The design-time, runtime, and ERP simulator apps use Headless UI and Heroicons for component styling. The design-time app additionally uses Zod, React Hook Form, Mermaid, and the React Hook Form resolver package to support richer authoring and visualization workflows.

Quality and Developer Tooling

  • Pytest and pytest-asyncio for server testing
  • Playwright and pytest-based SQA flows for end-to-end browser coverage
  • Ruff for linting and formatting in the Python codebase
  • Pyright for type checking
  • ESLint for the Vite applications

Extension Model

One of the defining architectural choices in MES AI is the plugin model. Rather than treating integrations and custom workflows as hard-coded special cases, the system uses a plugin framework that can load built-in and user-defined plugins. Plugins can contribute REST endpoints, event handlers, equipment behavior, dispatch strategies, and other extension logic.
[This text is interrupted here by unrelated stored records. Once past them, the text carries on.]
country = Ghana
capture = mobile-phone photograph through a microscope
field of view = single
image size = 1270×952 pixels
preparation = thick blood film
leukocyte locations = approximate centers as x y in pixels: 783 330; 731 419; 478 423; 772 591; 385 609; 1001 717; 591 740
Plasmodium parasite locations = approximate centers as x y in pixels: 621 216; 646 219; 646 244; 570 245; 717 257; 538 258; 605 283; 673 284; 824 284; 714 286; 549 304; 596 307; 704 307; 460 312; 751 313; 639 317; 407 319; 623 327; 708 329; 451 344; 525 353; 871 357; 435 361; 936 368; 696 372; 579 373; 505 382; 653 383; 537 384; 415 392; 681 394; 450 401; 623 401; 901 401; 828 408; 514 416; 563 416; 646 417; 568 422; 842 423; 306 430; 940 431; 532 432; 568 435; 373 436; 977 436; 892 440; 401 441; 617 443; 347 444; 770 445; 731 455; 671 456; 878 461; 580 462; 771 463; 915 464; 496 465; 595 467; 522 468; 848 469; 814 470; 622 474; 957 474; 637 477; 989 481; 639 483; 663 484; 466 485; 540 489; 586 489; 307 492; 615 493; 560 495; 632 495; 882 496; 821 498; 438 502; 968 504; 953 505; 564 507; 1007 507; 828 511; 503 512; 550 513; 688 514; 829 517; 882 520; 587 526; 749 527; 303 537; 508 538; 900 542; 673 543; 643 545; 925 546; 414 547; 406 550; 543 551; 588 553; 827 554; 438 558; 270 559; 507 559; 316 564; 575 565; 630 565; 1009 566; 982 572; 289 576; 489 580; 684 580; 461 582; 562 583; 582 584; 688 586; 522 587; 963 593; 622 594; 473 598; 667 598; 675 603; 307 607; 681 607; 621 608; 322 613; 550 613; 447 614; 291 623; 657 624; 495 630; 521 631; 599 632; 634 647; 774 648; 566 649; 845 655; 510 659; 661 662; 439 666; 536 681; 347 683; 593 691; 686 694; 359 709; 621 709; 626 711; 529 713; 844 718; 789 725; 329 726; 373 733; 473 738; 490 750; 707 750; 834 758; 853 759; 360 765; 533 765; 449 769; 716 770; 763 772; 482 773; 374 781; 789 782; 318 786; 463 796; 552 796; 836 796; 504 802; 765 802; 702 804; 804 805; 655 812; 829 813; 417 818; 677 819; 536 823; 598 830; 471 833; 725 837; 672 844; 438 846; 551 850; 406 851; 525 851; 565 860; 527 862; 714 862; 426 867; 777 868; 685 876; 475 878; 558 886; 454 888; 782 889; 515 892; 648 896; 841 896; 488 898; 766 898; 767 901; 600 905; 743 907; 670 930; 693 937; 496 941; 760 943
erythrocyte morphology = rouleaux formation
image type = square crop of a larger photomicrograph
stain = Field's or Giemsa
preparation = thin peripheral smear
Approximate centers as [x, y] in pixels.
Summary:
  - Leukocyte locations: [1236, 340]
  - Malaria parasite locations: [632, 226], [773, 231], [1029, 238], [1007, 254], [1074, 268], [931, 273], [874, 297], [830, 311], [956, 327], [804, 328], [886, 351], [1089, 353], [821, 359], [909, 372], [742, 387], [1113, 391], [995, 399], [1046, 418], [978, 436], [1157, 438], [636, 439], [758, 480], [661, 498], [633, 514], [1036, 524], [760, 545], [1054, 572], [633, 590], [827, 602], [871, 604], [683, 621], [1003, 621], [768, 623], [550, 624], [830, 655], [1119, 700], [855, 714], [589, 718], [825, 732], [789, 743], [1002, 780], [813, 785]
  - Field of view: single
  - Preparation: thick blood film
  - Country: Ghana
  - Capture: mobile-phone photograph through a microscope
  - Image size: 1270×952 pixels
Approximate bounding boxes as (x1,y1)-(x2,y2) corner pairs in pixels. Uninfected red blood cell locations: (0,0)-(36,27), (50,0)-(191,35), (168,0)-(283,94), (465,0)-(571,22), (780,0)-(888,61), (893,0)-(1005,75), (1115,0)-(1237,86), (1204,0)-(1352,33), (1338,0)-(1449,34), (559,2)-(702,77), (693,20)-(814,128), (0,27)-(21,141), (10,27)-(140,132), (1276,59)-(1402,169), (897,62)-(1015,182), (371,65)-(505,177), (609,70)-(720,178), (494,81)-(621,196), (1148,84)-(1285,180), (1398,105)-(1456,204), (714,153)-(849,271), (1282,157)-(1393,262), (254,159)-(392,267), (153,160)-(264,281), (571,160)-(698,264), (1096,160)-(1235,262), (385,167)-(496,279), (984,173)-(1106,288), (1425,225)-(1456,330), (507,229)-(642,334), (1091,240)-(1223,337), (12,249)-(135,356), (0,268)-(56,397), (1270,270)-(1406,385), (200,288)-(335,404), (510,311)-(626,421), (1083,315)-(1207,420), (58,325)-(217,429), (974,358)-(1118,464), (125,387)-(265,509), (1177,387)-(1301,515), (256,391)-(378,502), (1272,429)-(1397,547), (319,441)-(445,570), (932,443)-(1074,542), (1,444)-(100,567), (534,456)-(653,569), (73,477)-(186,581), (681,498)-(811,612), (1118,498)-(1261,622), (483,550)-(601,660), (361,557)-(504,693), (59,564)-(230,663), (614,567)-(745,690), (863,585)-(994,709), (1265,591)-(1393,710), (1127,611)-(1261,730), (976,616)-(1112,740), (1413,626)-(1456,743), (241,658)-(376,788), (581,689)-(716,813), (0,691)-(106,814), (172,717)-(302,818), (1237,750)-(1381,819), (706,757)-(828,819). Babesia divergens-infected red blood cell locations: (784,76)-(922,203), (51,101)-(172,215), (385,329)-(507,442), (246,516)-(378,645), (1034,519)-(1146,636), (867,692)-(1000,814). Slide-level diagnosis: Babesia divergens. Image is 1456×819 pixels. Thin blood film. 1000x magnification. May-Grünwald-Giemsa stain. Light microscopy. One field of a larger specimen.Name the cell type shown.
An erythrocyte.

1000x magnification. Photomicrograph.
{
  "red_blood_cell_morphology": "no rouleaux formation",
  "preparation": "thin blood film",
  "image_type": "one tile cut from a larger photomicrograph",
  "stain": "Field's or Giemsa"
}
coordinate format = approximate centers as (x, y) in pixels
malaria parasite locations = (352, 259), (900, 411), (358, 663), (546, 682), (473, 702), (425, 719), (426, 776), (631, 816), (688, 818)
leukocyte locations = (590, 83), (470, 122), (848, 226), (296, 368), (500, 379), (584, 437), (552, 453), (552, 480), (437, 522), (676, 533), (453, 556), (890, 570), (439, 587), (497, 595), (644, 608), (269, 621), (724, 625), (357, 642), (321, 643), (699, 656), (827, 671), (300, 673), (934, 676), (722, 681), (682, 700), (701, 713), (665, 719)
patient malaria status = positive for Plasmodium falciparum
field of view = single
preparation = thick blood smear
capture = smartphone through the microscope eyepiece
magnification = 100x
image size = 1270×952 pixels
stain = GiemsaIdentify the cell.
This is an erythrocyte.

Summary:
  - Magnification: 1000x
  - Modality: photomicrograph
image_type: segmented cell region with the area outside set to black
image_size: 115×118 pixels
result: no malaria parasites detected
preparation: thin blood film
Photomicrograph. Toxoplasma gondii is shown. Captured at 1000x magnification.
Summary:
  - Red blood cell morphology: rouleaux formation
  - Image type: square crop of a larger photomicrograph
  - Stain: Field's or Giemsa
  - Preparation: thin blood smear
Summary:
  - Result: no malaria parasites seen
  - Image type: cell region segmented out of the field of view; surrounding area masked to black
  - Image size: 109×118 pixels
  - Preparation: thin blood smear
This matters because manufacturing implementations are rarely identical. Site-specific behavior, ERP mappings, equipment protocols, and workflow rules can be introduced through plugins while the core platform stays stable.

Deployment and Operating Model

MES AI is developed as a multi-application workspace. The server runs as a FastAPI service, and each client runs as its own Vite application during development. In local workflows, simulators and user clients can be launched independently against the same server instance. This makes it straightforward to test design-time configuration, runtime execution, ERP release flows, and equipment-facing behavior side by side.

The default persistence model is PostgreSQL, with schema management handled through Alembic migrations and environment-driven configuration on the server side. SQL Server and Oracle are also supported for teams that need those platforms.

Development Approach

MES AI was developed as an experiment in AI-assisted software delivery for industrial applications. The goal was to create a free and open-source MES framework that could be extended by end users with the help of modern coding agents and standard developer tools.

The implementation was built iteratively: expected MES capabilities were researched first, the architecture and technology stack were selected to support extensibility, and features were added in reviewable steps with human feedback guiding scope and direction.

AI-assisted testing was part of that process from the beginning. The project includes broad server-side unit test coverage along with end-to-end SQA coverage for key design-time and runtime workflows. The aim is not to claim that AI replaces engineering judgment, but to show that AI can materially improve the speed and reach of implementation, testing, and customization work.